## Data for this task
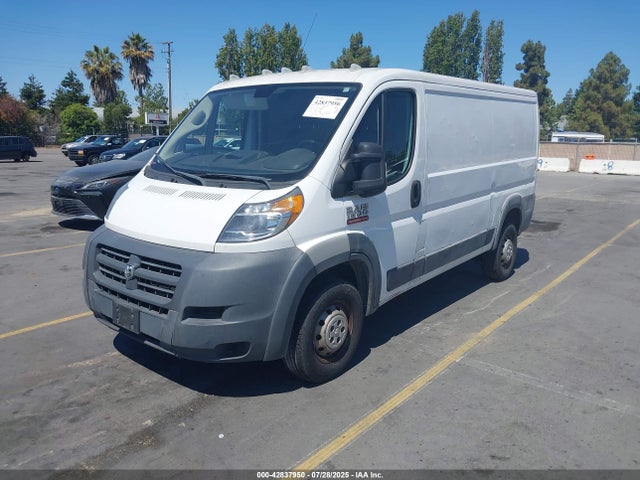 3C6TRVAG1JE104105 RAM Promaster 1500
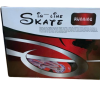 רולר בליידס skater abec bearings 7  - ורוד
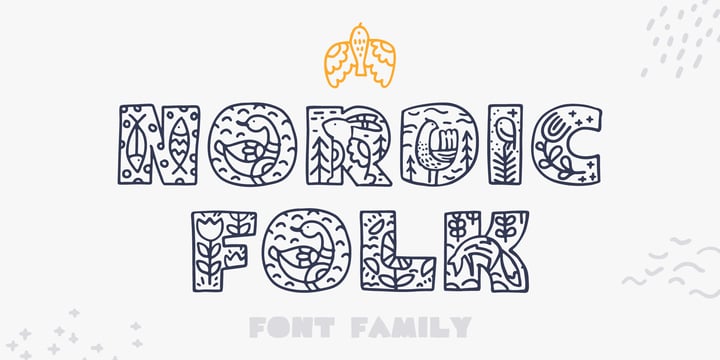 Sử dụng Arctic Fox Fonts để tăng tính độc đáo và sự xuất sắc cho bất kỳ thiết kế nào của bạn. Với hình ảnh liên quan, bạn sẽ được trải nghiệm sự độc đáo và sáng tạo của các font chữ từ MyFonts.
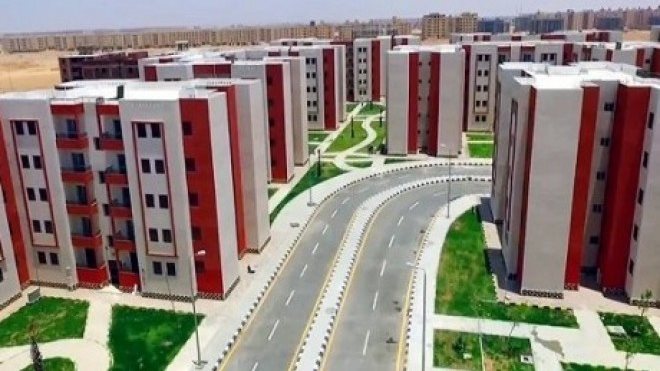 موعد نتيجة شقق سكن لكل المصريين 7 وطريقة الاستعلام عنها 4 سكن لكل المصريين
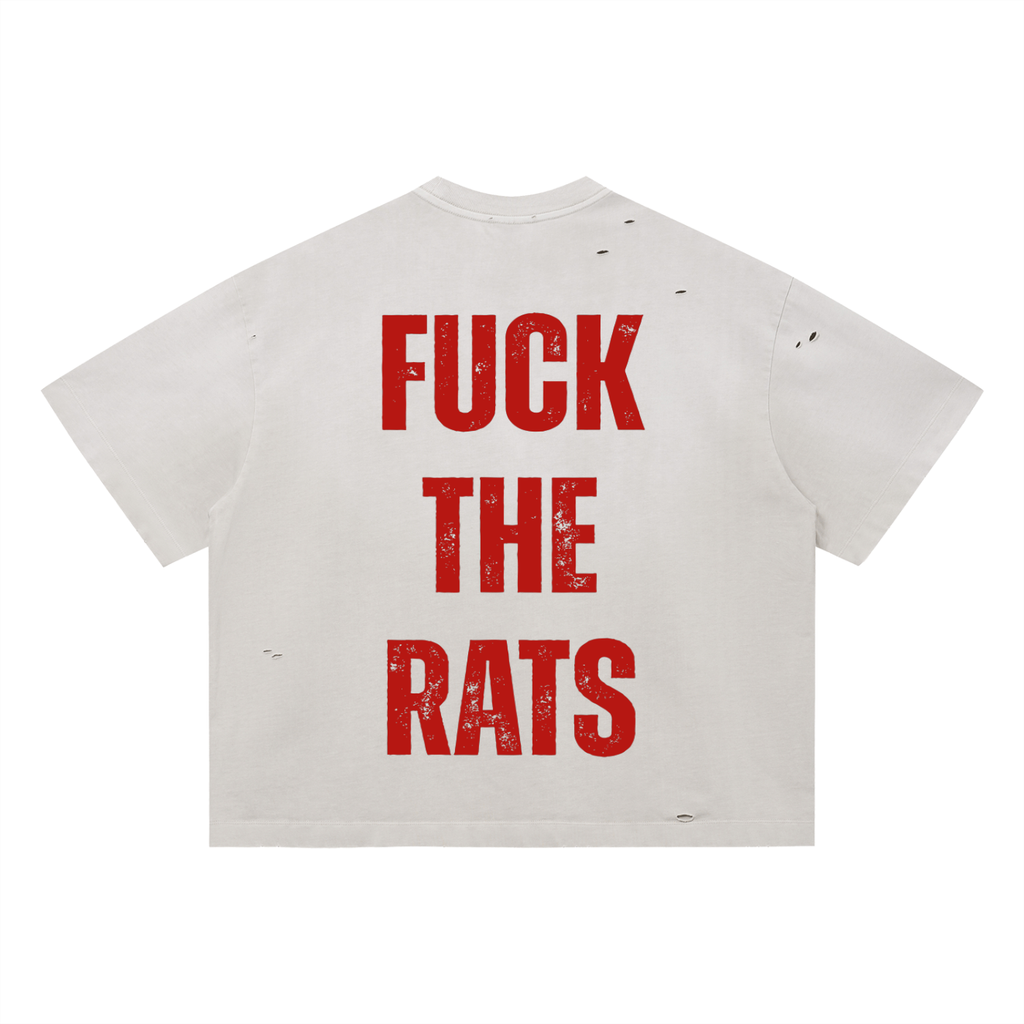 FTR TEE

## Task to complete
Copy every line of the listing above word for word, leaving out the pictures.

## Result of this exercise
 3C6TRVAG1JE104105 RAM Promaster 1500
 רולר בליידס skater abec bearings 7  - ורוד
 Sử dụng Arctic Fox Fonts để tăng tính độc đáo và sự xuất sắc cho bất kỳ thiết kế nào của bạn. Với hình ảnh liên quan, bạn sẽ được trải nghiệm sự độc đáo và sáng tạo của các font chữ từ MyFonts.
 موعد نتيجة شقق سكن لكل المصريين 7 وطريقة الاستعلام عنها 4 سكن لكل المصريين
 FTR TEE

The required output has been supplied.